── Supplied material

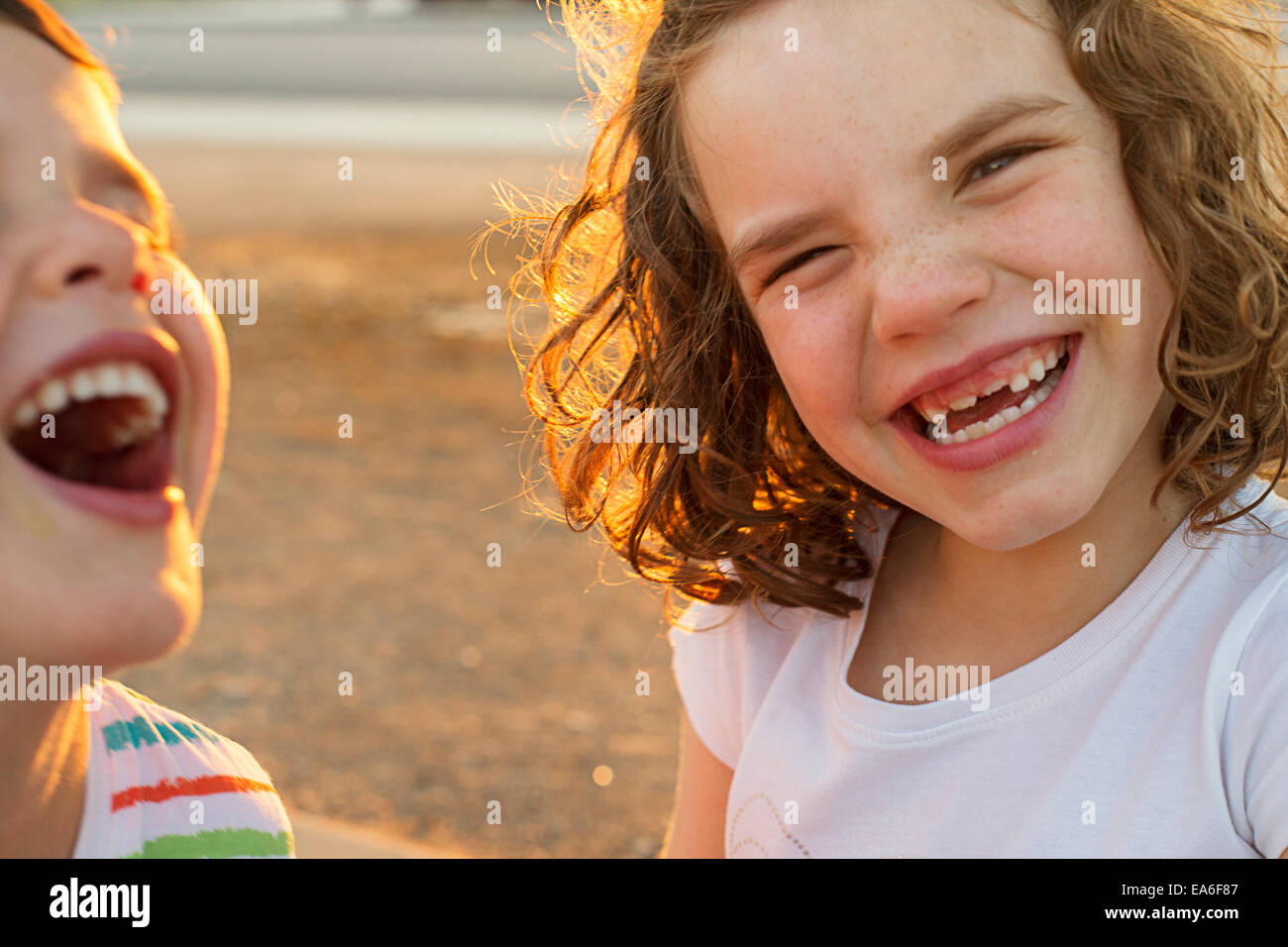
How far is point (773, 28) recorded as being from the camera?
54.4 inches

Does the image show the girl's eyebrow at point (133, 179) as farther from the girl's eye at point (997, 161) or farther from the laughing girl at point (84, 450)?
the girl's eye at point (997, 161)

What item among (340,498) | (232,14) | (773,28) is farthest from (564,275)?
(232,14)

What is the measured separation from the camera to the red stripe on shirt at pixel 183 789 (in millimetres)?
1090

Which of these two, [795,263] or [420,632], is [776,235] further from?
[420,632]

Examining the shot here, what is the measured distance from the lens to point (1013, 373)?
4.45ft

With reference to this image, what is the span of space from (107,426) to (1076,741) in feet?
3.28

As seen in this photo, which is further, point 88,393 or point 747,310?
point 747,310

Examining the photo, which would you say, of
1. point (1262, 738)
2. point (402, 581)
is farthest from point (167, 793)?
point (402, 581)

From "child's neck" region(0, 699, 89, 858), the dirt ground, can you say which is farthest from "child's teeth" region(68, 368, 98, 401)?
Result: the dirt ground

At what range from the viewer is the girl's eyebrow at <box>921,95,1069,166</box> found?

────

* _Your objective_:
Go through all the records above and rename "the girl's eyebrow" to "the girl's brow" wherever it appears, keeping every other line the same. Leave the pictures out of your answer.

* _Exercise result_:
How far is point (773, 28) recorded as being from the camera?
54.4 inches

Does the image show the girl's brow at point (133, 179) as farther from the girl's eye at point (997, 161) or farther from the laughing girl at point (84, 450)?
the girl's eye at point (997, 161)

What item among (340,498) | (232,14) | (773,28) is farthest from (564,275)?
(232,14)

What is the measured separation from the camera to the red stripe on shirt at pixel 183 789 (in millimetres)?
1090

Which of these two, [795,263] or [420,632], is [776,235] further from?
[420,632]

Examining the shot here, what is the measured distance from the lens to point (1013, 373)?
4.45ft

With reference to this image, what is the span of space from (107,426) to (1076,741) in feet?
3.28

As seen in this photo, which is further, point 88,393 or point 747,310?
point 747,310

Examining the photo, which would you say, of
1. point (1262, 738)
2. point (402, 581)
is farthest from point (167, 793)?
point (402, 581)

From "child's neck" region(0, 699, 89, 858), the dirt ground, can you say which is farthest from "child's teeth" region(68, 368, 98, 401)?
Result: the dirt ground

At what range from the viewer is the girl's brow at <box>921,95,1069,166</box> found?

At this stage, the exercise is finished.